For four years, conflicts over private property rights have stalled state legislatures in the Midwest and delayed a pipeline project aimed at transporting liquefied carbon dioxide from regional ethanol plants.
Amid this eminent domain impasse, Summit Carbon Solutions, based in Iowa, has shifted its focus from carbon sequestration to fossil fuel extraction.
The company now plans to use the pipeline for enhanced oil recovery (EOR), a process that injects CO2 into wells, improving oil extraction by thinning the oil, potentially doubling retrieval rates.
A few years ago, Summit’s website indicated the project wouldn’t be for EOR, focusing instead on emission cuts via underground sequestration and low-carbon sustainable aviation fuel.
Despite legal challenges over property rights in Iowa, North Dakota, and South Dakota, and delays in obtaining permits, Summit faces a vastly different energy market and political environment.
Summit now aligns with policies encouraging fossil fuel production while easing restrictions on greenhouse gas emissions. Critics argue the company is flexible with its messaging to push the pipeline forward.
“It’s just whatever’s convenient for them in the moment,” said Jess Mazour, conservation coordinator for Iowa’s Sierra Club. In late 2024, the organization challenged Iowa Utilities Commission’s approval of Summit’s permit.

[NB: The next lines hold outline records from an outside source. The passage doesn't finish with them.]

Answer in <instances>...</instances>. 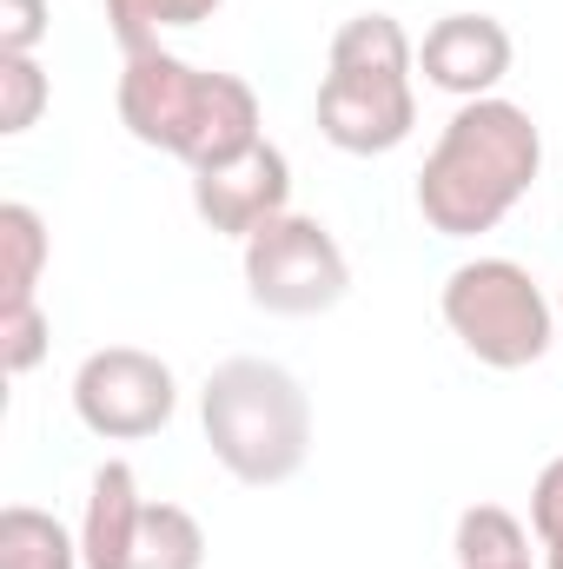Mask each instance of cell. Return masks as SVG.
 I'll list each match as a JSON object with an SVG mask.
<instances>
[{"label": "cell", "instance_id": "ac0fdd59", "mask_svg": "<svg viewBox=\"0 0 563 569\" xmlns=\"http://www.w3.org/2000/svg\"><path fill=\"white\" fill-rule=\"evenodd\" d=\"M47 27H53L47 0H0V53H40Z\"/></svg>", "mask_w": 563, "mask_h": 569}, {"label": "cell", "instance_id": "44dd1931", "mask_svg": "<svg viewBox=\"0 0 563 569\" xmlns=\"http://www.w3.org/2000/svg\"><path fill=\"white\" fill-rule=\"evenodd\" d=\"M497 569H531V563H497Z\"/></svg>", "mask_w": 563, "mask_h": 569}, {"label": "cell", "instance_id": "7402d4cb", "mask_svg": "<svg viewBox=\"0 0 563 569\" xmlns=\"http://www.w3.org/2000/svg\"><path fill=\"white\" fill-rule=\"evenodd\" d=\"M557 318H563V284H557Z\"/></svg>", "mask_w": 563, "mask_h": 569}, {"label": "cell", "instance_id": "7a4b0ae2", "mask_svg": "<svg viewBox=\"0 0 563 569\" xmlns=\"http://www.w3.org/2000/svg\"><path fill=\"white\" fill-rule=\"evenodd\" d=\"M120 127L152 152H172L186 172L219 166L266 140L259 93L239 73H206L166 47H146L120 73Z\"/></svg>", "mask_w": 563, "mask_h": 569}, {"label": "cell", "instance_id": "9c48e42d", "mask_svg": "<svg viewBox=\"0 0 563 569\" xmlns=\"http://www.w3.org/2000/svg\"><path fill=\"white\" fill-rule=\"evenodd\" d=\"M511 60H517V47H511V27L497 13H444V20L424 27L418 40L424 87L451 93L457 107L464 100H491L511 80Z\"/></svg>", "mask_w": 563, "mask_h": 569}, {"label": "cell", "instance_id": "e0dca14e", "mask_svg": "<svg viewBox=\"0 0 563 569\" xmlns=\"http://www.w3.org/2000/svg\"><path fill=\"white\" fill-rule=\"evenodd\" d=\"M47 345H53V325H47L40 298L0 311V365H7V378H27V371L47 358Z\"/></svg>", "mask_w": 563, "mask_h": 569}, {"label": "cell", "instance_id": "7c38bea8", "mask_svg": "<svg viewBox=\"0 0 563 569\" xmlns=\"http://www.w3.org/2000/svg\"><path fill=\"white\" fill-rule=\"evenodd\" d=\"M53 259V239H47V219L20 199L0 206V311L7 305H33L40 298V272Z\"/></svg>", "mask_w": 563, "mask_h": 569}, {"label": "cell", "instance_id": "8992f818", "mask_svg": "<svg viewBox=\"0 0 563 569\" xmlns=\"http://www.w3.org/2000/svg\"><path fill=\"white\" fill-rule=\"evenodd\" d=\"M239 266H246V298L273 318H318V311L345 305V291H352L345 246L312 212H279L273 226H259L246 239Z\"/></svg>", "mask_w": 563, "mask_h": 569}, {"label": "cell", "instance_id": "d6986e66", "mask_svg": "<svg viewBox=\"0 0 563 569\" xmlns=\"http://www.w3.org/2000/svg\"><path fill=\"white\" fill-rule=\"evenodd\" d=\"M531 530L537 543H563V457H551L531 483Z\"/></svg>", "mask_w": 563, "mask_h": 569}, {"label": "cell", "instance_id": "9a60e30c", "mask_svg": "<svg viewBox=\"0 0 563 569\" xmlns=\"http://www.w3.org/2000/svg\"><path fill=\"white\" fill-rule=\"evenodd\" d=\"M219 7H226V0H107V27H113L120 53L134 60L146 47H159L166 27H199V20H213Z\"/></svg>", "mask_w": 563, "mask_h": 569}, {"label": "cell", "instance_id": "4fadbf2b", "mask_svg": "<svg viewBox=\"0 0 563 569\" xmlns=\"http://www.w3.org/2000/svg\"><path fill=\"white\" fill-rule=\"evenodd\" d=\"M457 569H497V563H531V530L504 503H471L451 530Z\"/></svg>", "mask_w": 563, "mask_h": 569}, {"label": "cell", "instance_id": "2e32d148", "mask_svg": "<svg viewBox=\"0 0 563 569\" xmlns=\"http://www.w3.org/2000/svg\"><path fill=\"white\" fill-rule=\"evenodd\" d=\"M47 100H53V80H47L40 53H0V133L7 140L33 133Z\"/></svg>", "mask_w": 563, "mask_h": 569}, {"label": "cell", "instance_id": "ffe728a7", "mask_svg": "<svg viewBox=\"0 0 563 569\" xmlns=\"http://www.w3.org/2000/svg\"><path fill=\"white\" fill-rule=\"evenodd\" d=\"M544 569H563V543H544Z\"/></svg>", "mask_w": 563, "mask_h": 569}, {"label": "cell", "instance_id": "6da1fadb", "mask_svg": "<svg viewBox=\"0 0 563 569\" xmlns=\"http://www.w3.org/2000/svg\"><path fill=\"white\" fill-rule=\"evenodd\" d=\"M544 172V133L531 120V107L491 93V100H464L437 146L424 152L418 172V212L437 239H477L497 232L524 192Z\"/></svg>", "mask_w": 563, "mask_h": 569}, {"label": "cell", "instance_id": "8fae6325", "mask_svg": "<svg viewBox=\"0 0 563 569\" xmlns=\"http://www.w3.org/2000/svg\"><path fill=\"white\" fill-rule=\"evenodd\" d=\"M0 569H87L80 563V530H67L53 510L7 503L0 510Z\"/></svg>", "mask_w": 563, "mask_h": 569}, {"label": "cell", "instance_id": "3957f363", "mask_svg": "<svg viewBox=\"0 0 563 569\" xmlns=\"http://www.w3.org/2000/svg\"><path fill=\"white\" fill-rule=\"evenodd\" d=\"M418 47L392 13H352L332 33L325 53V80H318V133L352 152V159H378L398 152L418 127Z\"/></svg>", "mask_w": 563, "mask_h": 569}, {"label": "cell", "instance_id": "ba28073f", "mask_svg": "<svg viewBox=\"0 0 563 569\" xmlns=\"http://www.w3.org/2000/svg\"><path fill=\"white\" fill-rule=\"evenodd\" d=\"M192 212L226 232V239H253L259 226H273L279 212H292V159L273 140L246 146L219 166H199L192 172Z\"/></svg>", "mask_w": 563, "mask_h": 569}, {"label": "cell", "instance_id": "277c9868", "mask_svg": "<svg viewBox=\"0 0 563 569\" xmlns=\"http://www.w3.org/2000/svg\"><path fill=\"white\" fill-rule=\"evenodd\" d=\"M199 430L233 483L273 490L312 457V398L273 358H226L199 391Z\"/></svg>", "mask_w": 563, "mask_h": 569}, {"label": "cell", "instance_id": "5b68a950", "mask_svg": "<svg viewBox=\"0 0 563 569\" xmlns=\"http://www.w3.org/2000/svg\"><path fill=\"white\" fill-rule=\"evenodd\" d=\"M437 311L484 371H531L557 338V305L517 259H464L437 291Z\"/></svg>", "mask_w": 563, "mask_h": 569}, {"label": "cell", "instance_id": "52a82bcc", "mask_svg": "<svg viewBox=\"0 0 563 569\" xmlns=\"http://www.w3.org/2000/svg\"><path fill=\"white\" fill-rule=\"evenodd\" d=\"M179 411V378L159 351L140 345H100L73 371V418L107 437V443H140L159 437Z\"/></svg>", "mask_w": 563, "mask_h": 569}, {"label": "cell", "instance_id": "30bf717a", "mask_svg": "<svg viewBox=\"0 0 563 569\" xmlns=\"http://www.w3.org/2000/svg\"><path fill=\"white\" fill-rule=\"evenodd\" d=\"M140 477L127 457H107L87 483V517H80V563L87 569H134V543H140Z\"/></svg>", "mask_w": 563, "mask_h": 569}, {"label": "cell", "instance_id": "5bb4252c", "mask_svg": "<svg viewBox=\"0 0 563 569\" xmlns=\"http://www.w3.org/2000/svg\"><path fill=\"white\" fill-rule=\"evenodd\" d=\"M134 569H206V530L186 503H146Z\"/></svg>", "mask_w": 563, "mask_h": 569}]
</instances>
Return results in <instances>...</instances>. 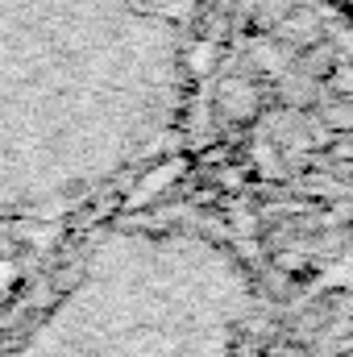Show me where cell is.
I'll use <instances>...</instances> for the list:
<instances>
[{"label":"cell","mask_w":353,"mask_h":357,"mask_svg":"<svg viewBox=\"0 0 353 357\" xmlns=\"http://www.w3.org/2000/svg\"><path fill=\"white\" fill-rule=\"evenodd\" d=\"M179 0H0V216L112 187L171 104Z\"/></svg>","instance_id":"1"},{"label":"cell","mask_w":353,"mask_h":357,"mask_svg":"<svg viewBox=\"0 0 353 357\" xmlns=\"http://www.w3.org/2000/svg\"><path fill=\"white\" fill-rule=\"evenodd\" d=\"M183 241L112 233L59 270L13 320L0 357H191Z\"/></svg>","instance_id":"2"}]
</instances>
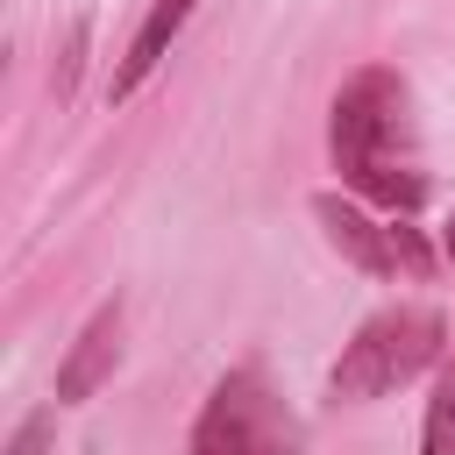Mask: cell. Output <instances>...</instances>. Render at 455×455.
Here are the masks:
<instances>
[{"mask_svg":"<svg viewBox=\"0 0 455 455\" xmlns=\"http://www.w3.org/2000/svg\"><path fill=\"white\" fill-rule=\"evenodd\" d=\"M78 50H85V21H71V36H64V57H57V71H50L57 100H71V85H78Z\"/></svg>","mask_w":455,"mask_h":455,"instance_id":"obj_8","label":"cell"},{"mask_svg":"<svg viewBox=\"0 0 455 455\" xmlns=\"http://www.w3.org/2000/svg\"><path fill=\"white\" fill-rule=\"evenodd\" d=\"M284 427L270 419V398L256 384V370H235L220 377V391L206 398L199 427H192V448L199 455H249V448H277Z\"/></svg>","mask_w":455,"mask_h":455,"instance_id":"obj_3","label":"cell"},{"mask_svg":"<svg viewBox=\"0 0 455 455\" xmlns=\"http://www.w3.org/2000/svg\"><path fill=\"white\" fill-rule=\"evenodd\" d=\"M36 448H43V419H28V427L7 441V455H36Z\"/></svg>","mask_w":455,"mask_h":455,"instance_id":"obj_9","label":"cell"},{"mask_svg":"<svg viewBox=\"0 0 455 455\" xmlns=\"http://www.w3.org/2000/svg\"><path fill=\"white\" fill-rule=\"evenodd\" d=\"M327 149H334L341 185H355L363 199H377V206H391V213H412V206L427 199V178H419L412 156H405V85H398L384 64L355 71V78L334 92Z\"/></svg>","mask_w":455,"mask_h":455,"instance_id":"obj_1","label":"cell"},{"mask_svg":"<svg viewBox=\"0 0 455 455\" xmlns=\"http://www.w3.org/2000/svg\"><path fill=\"white\" fill-rule=\"evenodd\" d=\"M427 455H455V363L441 370V384H434V398H427Z\"/></svg>","mask_w":455,"mask_h":455,"instance_id":"obj_7","label":"cell"},{"mask_svg":"<svg viewBox=\"0 0 455 455\" xmlns=\"http://www.w3.org/2000/svg\"><path fill=\"white\" fill-rule=\"evenodd\" d=\"M114 348H121V306H100V313L85 320V334L71 341L64 370H57V405L92 398V391H100V377L114 370Z\"/></svg>","mask_w":455,"mask_h":455,"instance_id":"obj_5","label":"cell"},{"mask_svg":"<svg viewBox=\"0 0 455 455\" xmlns=\"http://www.w3.org/2000/svg\"><path fill=\"white\" fill-rule=\"evenodd\" d=\"M313 220L327 228V242L355 263V270H370V277H391V270H405L398 263V242H391V228H377L363 206H348V199H334V192H320L313 199Z\"/></svg>","mask_w":455,"mask_h":455,"instance_id":"obj_4","label":"cell"},{"mask_svg":"<svg viewBox=\"0 0 455 455\" xmlns=\"http://www.w3.org/2000/svg\"><path fill=\"white\" fill-rule=\"evenodd\" d=\"M448 256H455V220H448Z\"/></svg>","mask_w":455,"mask_h":455,"instance_id":"obj_10","label":"cell"},{"mask_svg":"<svg viewBox=\"0 0 455 455\" xmlns=\"http://www.w3.org/2000/svg\"><path fill=\"white\" fill-rule=\"evenodd\" d=\"M441 341H448V327H441L434 306H391V313L363 320L355 341H348L341 363H334V398L363 405V398H384V391L412 384V377L441 355Z\"/></svg>","mask_w":455,"mask_h":455,"instance_id":"obj_2","label":"cell"},{"mask_svg":"<svg viewBox=\"0 0 455 455\" xmlns=\"http://www.w3.org/2000/svg\"><path fill=\"white\" fill-rule=\"evenodd\" d=\"M185 14H192V0H156V7H149V21L135 28V43H128V57H121V71H114V85H107L114 100H128V92L164 64V50H171V36L185 28Z\"/></svg>","mask_w":455,"mask_h":455,"instance_id":"obj_6","label":"cell"}]
</instances>
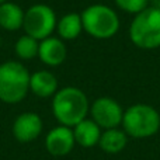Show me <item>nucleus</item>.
<instances>
[{
  "label": "nucleus",
  "instance_id": "nucleus-1",
  "mask_svg": "<svg viewBox=\"0 0 160 160\" xmlns=\"http://www.w3.org/2000/svg\"><path fill=\"white\" fill-rule=\"evenodd\" d=\"M52 114L59 125L73 128L86 119L90 112V101L83 90L75 86H66L52 97Z\"/></svg>",
  "mask_w": 160,
  "mask_h": 160
},
{
  "label": "nucleus",
  "instance_id": "nucleus-2",
  "mask_svg": "<svg viewBox=\"0 0 160 160\" xmlns=\"http://www.w3.org/2000/svg\"><path fill=\"white\" fill-rule=\"evenodd\" d=\"M28 69L18 61L0 63V101L4 104H18L30 93Z\"/></svg>",
  "mask_w": 160,
  "mask_h": 160
},
{
  "label": "nucleus",
  "instance_id": "nucleus-3",
  "mask_svg": "<svg viewBox=\"0 0 160 160\" xmlns=\"http://www.w3.org/2000/svg\"><path fill=\"white\" fill-rule=\"evenodd\" d=\"M121 127L128 138H150L155 136L160 129V114L153 105L138 102L124 111Z\"/></svg>",
  "mask_w": 160,
  "mask_h": 160
},
{
  "label": "nucleus",
  "instance_id": "nucleus-4",
  "mask_svg": "<svg viewBox=\"0 0 160 160\" xmlns=\"http://www.w3.org/2000/svg\"><path fill=\"white\" fill-rule=\"evenodd\" d=\"M129 39L141 49L152 51L160 48V10L148 6L135 14L129 25Z\"/></svg>",
  "mask_w": 160,
  "mask_h": 160
},
{
  "label": "nucleus",
  "instance_id": "nucleus-5",
  "mask_svg": "<svg viewBox=\"0 0 160 160\" xmlns=\"http://www.w3.org/2000/svg\"><path fill=\"white\" fill-rule=\"evenodd\" d=\"M83 31L96 39H110L119 30V17L107 4H91L83 10Z\"/></svg>",
  "mask_w": 160,
  "mask_h": 160
},
{
  "label": "nucleus",
  "instance_id": "nucleus-6",
  "mask_svg": "<svg viewBox=\"0 0 160 160\" xmlns=\"http://www.w3.org/2000/svg\"><path fill=\"white\" fill-rule=\"evenodd\" d=\"M58 18L52 7L44 3H37L28 7L24 13L22 30L24 34L35 38L37 41L52 37L56 31Z\"/></svg>",
  "mask_w": 160,
  "mask_h": 160
},
{
  "label": "nucleus",
  "instance_id": "nucleus-7",
  "mask_svg": "<svg viewBox=\"0 0 160 160\" xmlns=\"http://www.w3.org/2000/svg\"><path fill=\"white\" fill-rule=\"evenodd\" d=\"M124 108L112 97H98L90 104V118L102 131L119 128L124 118Z\"/></svg>",
  "mask_w": 160,
  "mask_h": 160
},
{
  "label": "nucleus",
  "instance_id": "nucleus-8",
  "mask_svg": "<svg viewBox=\"0 0 160 160\" xmlns=\"http://www.w3.org/2000/svg\"><path fill=\"white\" fill-rule=\"evenodd\" d=\"M44 129V122L42 118L37 112L27 111L21 112L16 117L13 125H11V132L20 143H31L35 139L39 138Z\"/></svg>",
  "mask_w": 160,
  "mask_h": 160
},
{
  "label": "nucleus",
  "instance_id": "nucleus-9",
  "mask_svg": "<svg viewBox=\"0 0 160 160\" xmlns=\"http://www.w3.org/2000/svg\"><path fill=\"white\" fill-rule=\"evenodd\" d=\"M76 146L73 129L65 125L53 127L45 138V149L51 156L63 158L68 156Z\"/></svg>",
  "mask_w": 160,
  "mask_h": 160
},
{
  "label": "nucleus",
  "instance_id": "nucleus-10",
  "mask_svg": "<svg viewBox=\"0 0 160 160\" xmlns=\"http://www.w3.org/2000/svg\"><path fill=\"white\" fill-rule=\"evenodd\" d=\"M68 56V48L63 39L58 37H48V38L39 41L38 58L47 66L56 68L61 66Z\"/></svg>",
  "mask_w": 160,
  "mask_h": 160
},
{
  "label": "nucleus",
  "instance_id": "nucleus-11",
  "mask_svg": "<svg viewBox=\"0 0 160 160\" xmlns=\"http://www.w3.org/2000/svg\"><path fill=\"white\" fill-rule=\"evenodd\" d=\"M59 90L58 78L49 70H37L30 76V91L39 98H49Z\"/></svg>",
  "mask_w": 160,
  "mask_h": 160
},
{
  "label": "nucleus",
  "instance_id": "nucleus-12",
  "mask_svg": "<svg viewBox=\"0 0 160 160\" xmlns=\"http://www.w3.org/2000/svg\"><path fill=\"white\" fill-rule=\"evenodd\" d=\"M72 129H73V135H75L76 145L86 148V149L98 146L102 129L91 118L87 117L86 119L80 121L78 125H75Z\"/></svg>",
  "mask_w": 160,
  "mask_h": 160
},
{
  "label": "nucleus",
  "instance_id": "nucleus-13",
  "mask_svg": "<svg viewBox=\"0 0 160 160\" xmlns=\"http://www.w3.org/2000/svg\"><path fill=\"white\" fill-rule=\"evenodd\" d=\"M128 135L122 128H112V129L102 131L98 146L104 153L108 155H118L127 148Z\"/></svg>",
  "mask_w": 160,
  "mask_h": 160
},
{
  "label": "nucleus",
  "instance_id": "nucleus-14",
  "mask_svg": "<svg viewBox=\"0 0 160 160\" xmlns=\"http://www.w3.org/2000/svg\"><path fill=\"white\" fill-rule=\"evenodd\" d=\"M25 11L17 3L6 2L0 4V28L6 31H17L22 28Z\"/></svg>",
  "mask_w": 160,
  "mask_h": 160
},
{
  "label": "nucleus",
  "instance_id": "nucleus-15",
  "mask_svg": "<svg viewBox=\"0 0 160 160\" xmlns=\"http://www.w3.org/2000/svg\"><path fill=\"white\" fill-rule=\"evenodd\" d=\"M56 31L61 39L63 41H73L83 32L82 16L79 13H68L58 20Z\"/></svg>",
  "mask_w": 160,
  "mask_h": 160
},
{
  "label": "nucleus",
  "instance_id": "nucleus-16",
  "mask_svg": "<svg viewBox=\"0 0 160 160\" xmlns=\"http://www.w3.org/2000/svg\"><path fill=\"white\" fill-rule=\"evenodd\" d=\"M38 48L39 41L24 34L14 44V52H16L17 58L21 59V61H31V59L38 56Z\"/></svg>",
  "mask_w": 160,
  "mask_h": 160
},
{
  "label": "nucleus",
  "instance_id": "nucleus-17",
  "mask_svg": "<svg viewBox=\"0 0 160 160\" xmlns=\"http://www.w3.org/2000/svg\"><path fill=\"white\" fill-rule=\"evenodd\" d=\"M117 7L129 14H138L149 6V0H114Z\"/></svg>",
  "mask_w": 160,
  "mask_h": 160
},
{
  "label": "nucleus",
  "instance_id": "nucleus-18",
  "mask_svg": "<svg viewBox=\"0 0 160 160\" xmlns=\"http://www.w3.org/2000/svg\"><path fill=\"white\" fill-rule=\"evenodd\" d=\"M149 6L153 8H158L160 10V0H149Z\"/></svg>",
  "mask_w": 160,
  "mask_h": 160
},
{
  "label": "nucleus",
  "instance_id": "nucleus-19",
  "mask_svg": "<svg viewBox=\"0 0 160 160\" xmlns=\"http://www.w3.org/2000/svg\"><path fill=\"white\" fill-rule=\"evenodd\" d=\"M6 2H8V0H0V4H3V3H6Z\"/></svg>",
  "mask_w": 160,
  "mask_h": 160
}]
</instances>
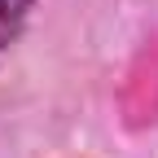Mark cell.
Instances as JSON below:
<instances>
[{
    "label": "cell",
    "instance_id": "6da1fadb",
    "mask_svg": "<svg viewBox=\"0 0 158 158\" xmlns=\"http://www.w3.org/2000/svg\"><path fill=\"white\" fill-rule=\"evenodd\" d=\"M35 9H40V0H0V62H5L9 48L27 35Z\"/></svg>",
    "mask_w": 158,
    "mask_h": 158
}]
</instances>
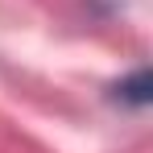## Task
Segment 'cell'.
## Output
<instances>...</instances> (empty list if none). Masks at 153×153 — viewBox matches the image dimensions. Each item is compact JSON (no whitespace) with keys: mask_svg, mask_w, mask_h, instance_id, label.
<instances>
[{"mask_svg":"<svg viewBox=\"0 0 153 153\" xmlns=\"http://www.w3.org/2000/svg\"><path fill=\"white\" fill-rule=\"evenodd\" d=\"M116 100L132 103V108H145V103L153 100V79H149V71L141 66V71H132L124 83H116Z\"/></svg>","mask_w":153,"mask_h":153,"instance_id":"1","label":"cell"}]
</instances>
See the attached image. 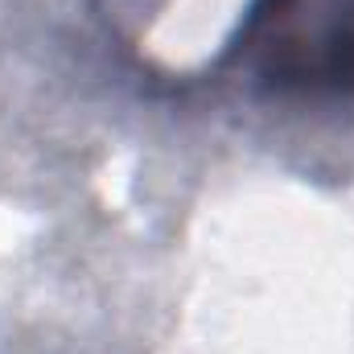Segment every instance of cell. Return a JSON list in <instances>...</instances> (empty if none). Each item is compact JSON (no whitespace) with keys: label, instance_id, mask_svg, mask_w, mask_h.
Here are the masks:
<instances>
[{"label":"cell","instance_id":"cell-1","mask_svg":"<svg viewBox=\"0 0 354 354\" xmlns=\"http://www.w3.org/2000/svg\"><path fill=\"white\" fill-rule=\"evenodd\" d=\"M210 71L272 99H354V0H248Z\"/></svg>","mask_w":354,"mask_h":354}]
</instances>
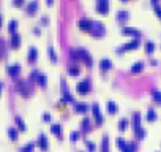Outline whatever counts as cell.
Wrapping results in <instances>:
<instances>
[{
  "instance_id": "cell-43",
  "label": "cell",
  "mask_w": 161,
  "mask_h": 152,
  "mask_svg": "<svg viewBox=\"0 0 161 152\" xmlns=\"http://www.w3.org/2000/svg\"><path fill=\"white\" fill-rule=\"evenodd\" d=\"M2 19H3V18H2V14H0V25H2Z\"/></svg>"
},
{
  "instance_id": "cell-5",
  "label": "cell",
  "mask_w": 161,
  "mask_h": 152,
  "mask_svg": "<svg viewBox=\"0 0 161 152\" xmlns=\"http://www.w3.org/2000/svg\"><path fill=\"white\" fill-rule=\"evenodd\" d=\"M92 113H93V117H95L96 124H100L101 125L103 122H104V119H103V114H101V109H100V106L96 103L92 105Z\"/></svg>"
},
{
  "instance_id": "cell-32",
  "label": "cell",
  "mask_w": 161,
  "mask_h": 152,
  "mask_svg": "<svg viewBox=\"0 0 161 152\" xmlns=\"http://www.w3.org/2000/svg\"><path fill=\"white\" fill-rule=\"evenodd\" d=\"M122 152H134V146H133V144H128V143H126L125 147L122 149Z\"/></svg>"
},
{
  "instance_id": "cell-45",
  "label": "cell",
  "mask_w": 161,
  "mask_h": 152,
  "mask_svg": "<svg viewBox=\"0 0 161 152\" xmlns=\"http://www.w3.org/2000/svg\"><path fill=\"white\" fill-rule=\"evenodd\" d=\"M123 2H126V0H123Z\"/></svg>"
},
{
  "instance_id": "cell-9",
  "label": "cell",
  "mask_w": 161,
  "mask_h": 152,
  "mask_svg": "<svg viewBox=\"0 0 161 152\" xmlns=\"http://www.w3.org/2000/svg\"><path fill=\"white\" fill-rule=\"evenodd\" d=\"M38 146H40V149H41L43 152H46L49 149V141H48V138L44 136V135H40V138H38Z\"/></svg>"
},
{
  "instance_id": "cell-3",
  "label": "cell",
  "mask_w": 161,
  "mask_h": 152,
  "mask_svg": "<svg viewBox=\"0 0 161 152\" xmlns=\"http://www.w3.org/2000/svg\"><path fill=\"white\" fill-rule=\"evenodd\" d=\"M139 45H141V40L139 38H133L131 41H128V43H125L123 46H120L119 52H122V51H130V49H136Z\"/></svg>"
},
{
  "instance_id": "cell-19",
  "label": "cell",
  "mask_w": 161,
  "mask_h": 152,
  "mask_svg": "<svg viewBox=\"0 0 161 152\" xmlns=\"http://www.w3.org/2000/svg\"><path fill=\"white\" fill-rule=\"evenodd\" d=\"M144 68V63L142 62H136L134 65L131 67V73H141Z\"/></svg>"
},
{
  "instance_id": "cell-34",
  "label": "cell",
  "mask_w": 161,
  "mask_h": 152,
  "mask_svg": "<svg viewBox=\"0 0 161 152\" xmlns=\"http://www.w3.org/2000/svg\"><path fill=\"white\" fill-rule=\"evenodd\" d=\"M85 146L89 147V151H90V152H95V149H96V146L92 143V141H85Z\"/></svg>"
},
{
  "instance_id": "cell-44",
  "label": "cell",
  "mask_w": 161,
  "mask_h": 152,
  "mask_svg": "<svg viewBox=\"0 0 161 152\" xmlns=\"http://www.w3.org/2000/svg\"><path fill=\"white\" fill-rule=\"evenodd\" d=\"M46 2H48V3H49V5H51V3H52V0H46Z\"/></svg>"
},
{
  "instance_id": "cell-33",
  "label": "cell",
  "mask_w": 161,
  "mask_h": 152,
  "mask_svg": "<svg viewBox=\"0 0 161 152\" xmlns=\"http://www.w3.org/2000/svg\"><path fill=\"white\" fill-rule=\"evenodd\" d=\"M49 56H51V60L52 62H57V56H55V51H54V48H49Z\"/></svg>"
},
{
  "instance_id": "cell-31",
  "label": "cell",
  "mask_w": 161,
  "mask_h": 152,
  "mask_svg": "<svg viewBox=\"0 0 161 152\" xmlns=\"http://www.w3.org/2000/svg\"><path fill=\"white\" fill-rule=\"evenodd\" d=\"M68 72H70V75H71V76H78L79 75V68H78V67H70V68H68Z\"/></svg>"
},
{
  "instance_id": "cell-13",
  "label": "cell",
  "mask_w": 161,
  "mask_h": 152,
  "mask_svg": "<svg viewBox=\"0 0 161 152\" xmlns=\"http://www.w3.org/2000/svg\"><path fill=\"white\" fill-rule=\"evenodd\" d=\"M156 111L153 109V108H149V109H147V116H145V119L149 120V122H153V120H156Z\"/></svg>"
},
{
  "instance_id": "cell-23",
  "label": "cell",
  "mask_w": 161,
  "mask_h": 152,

Summit did not respond to requests for comment regarding its strategic shift.
The Climate Pitch
Summit Carbon Solutions is a subsidiary of Summit Agricultural Group, a private equity firm owning nearly 14,000 acres of Iowa farmland. Both are founded by Bruce Rastetter, an agribusiness entrepreneur known for political donations.
In 2021, Summit proposed the Midwest Carbon Express pipeline to transport CO2 from Iowa ethanol plants for underground storage in North Dakota. The pipeline aimed to reduce greenhouse gas emissions, open new low-carbon fuel markets, and boost the Midwest farm economy.
Using resources like the Internet Archive, changes in Summit’s project website show an evolving narrative, initially urging net-zero CO2 emissions by 2050, aligning with the Paris Agreement’s goals.
By 2023, Summit continued to emphasize carbon neutrality, projecting the prevention of releasing 12 million metric tons of CO2 annually.
Summit advertised that the pipeline’s emissions reduction would equate to removing 2.6 million vehicles from roads, aiming to stay competitive amid rising electric vehicle demand.
Lowering ethanol’s carbon index was vital to keep it competitive, especially in regions with renewable fuel standards, with intentions to enter the sustainable aviation fuel market. In 2023, Summit launched Summit Next Gen to develop the world’s largest ethanol-to-sustainable aviation fuel plant in Texas but has yet to update on its progress.
Lucrative Business
Summit presented its pipeline as a way to benefit corn growers while capitalizing on federal tax credits for carbon capture technology aimed at cutting emissions and developing expensive infrastructure.
Federal tax credits were expanded in 2018 and 2022, offering up to $85 per metric ton of CO2 for permanent storage and up to $65 for EOR.
Summit consistently stated it would not pursue smaller tax incentives for EOR. Yet, after the 2022 Inflation Reduction Act, Summit expanded its pipeline to transport 16 million metric tons of CO2 annually, potentially securing $1.5 billion in tax credits each year.
Abandoning Decarbonization
During Trump’s second term, climate policy shifted. Trump gutted renewable energy incentives, invested in carbon-intensive energy, opened public land for mining and drilling, and repealed a federal finding linking greenhouse gas emissions to health.
Trump’s policies aimed for American “energy dominance,” offering equal tax credits for both EOR and permanent storage. Summit has since adapted to these political changes, removing terms like “climate change” from its website in favor of a focus on becoming a CO2 supply artery for major oil and gas basins.
Summit did not respond to inquiries about its revised strategy. The economic decision aligns with Trump’s tax credit modification, said Matt Fry of the Center for Energy Regulation and Policy Analysis.
Fry stated that although Summit initially emphasized permanent storage, EOR was always a possible direction, dictated by market trends.
Despite Summit’s changing messaging, EOR remains crucial for ongoing oil and gas production, Fry indicated, as traditional extraction becomes less viable.
Lawyer Brian Jorde suspects Summit planned for EOR from the start, but admitted intentions could have jeopardized project approval.
“Permission to Explore All Options”
Summit has faced various permitting challenges. South Dakota’s 2025 ban on eminent domain for carbon pipelines and North Dakota’s permit revocation have hindered progress.
Summit has petitioned to amend its Iowa permit, exploring new destinations like Nebraska, Wyoming, Colorado, and Kansas. Jorde argues this pivot should invalidate the application, forcing Summit to start over.
In a cease-and-desist letter to the Sierra Club’s Mazour, the company stated $1 billion is invested in the project, though Mazour doubts Summit has definitive plans.
“I think they’re just trying to put all the cards out on the table and figure out which one might work,” Mazour said.